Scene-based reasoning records
━━━━━━━━━━━━━━━━━━━━

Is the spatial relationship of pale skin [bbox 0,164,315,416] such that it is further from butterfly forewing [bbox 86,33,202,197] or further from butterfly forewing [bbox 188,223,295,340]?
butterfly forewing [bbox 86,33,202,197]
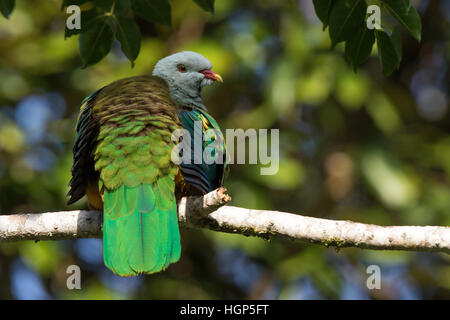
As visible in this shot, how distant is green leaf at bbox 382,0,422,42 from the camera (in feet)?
9.24

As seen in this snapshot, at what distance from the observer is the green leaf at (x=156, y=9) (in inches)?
128

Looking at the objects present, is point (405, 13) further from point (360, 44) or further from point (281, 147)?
point (281, 147)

━━━━━━━━━━━━━━━━━━━━

DESCRIPTION OF THE TASK
Repeat the records above verbatim, with no pictures in the result.

ANSWER TO THIS PROBLEM
Is the spatial relationship of pale skin [bbox 0,164,315,416] such that it is further from butterfly forewing [bbox 86,33,202,197] or further from butterfly forewing [bbox 188,223,295,340]?
butterfly forewing [bbox 86,33,202,197]
As visible in this shot, how distant is green leaf at bbox 382,0,422,42 from the camera (in feet)?
9.24

As seen in this snapshot, at what distance from the observer is the green leaf at (x=156, y=9) (in inches)?
128

Looking at the objects present, is point (405, 13) further from point (360, 44) or further from point (281, 147)?
point (281, 147)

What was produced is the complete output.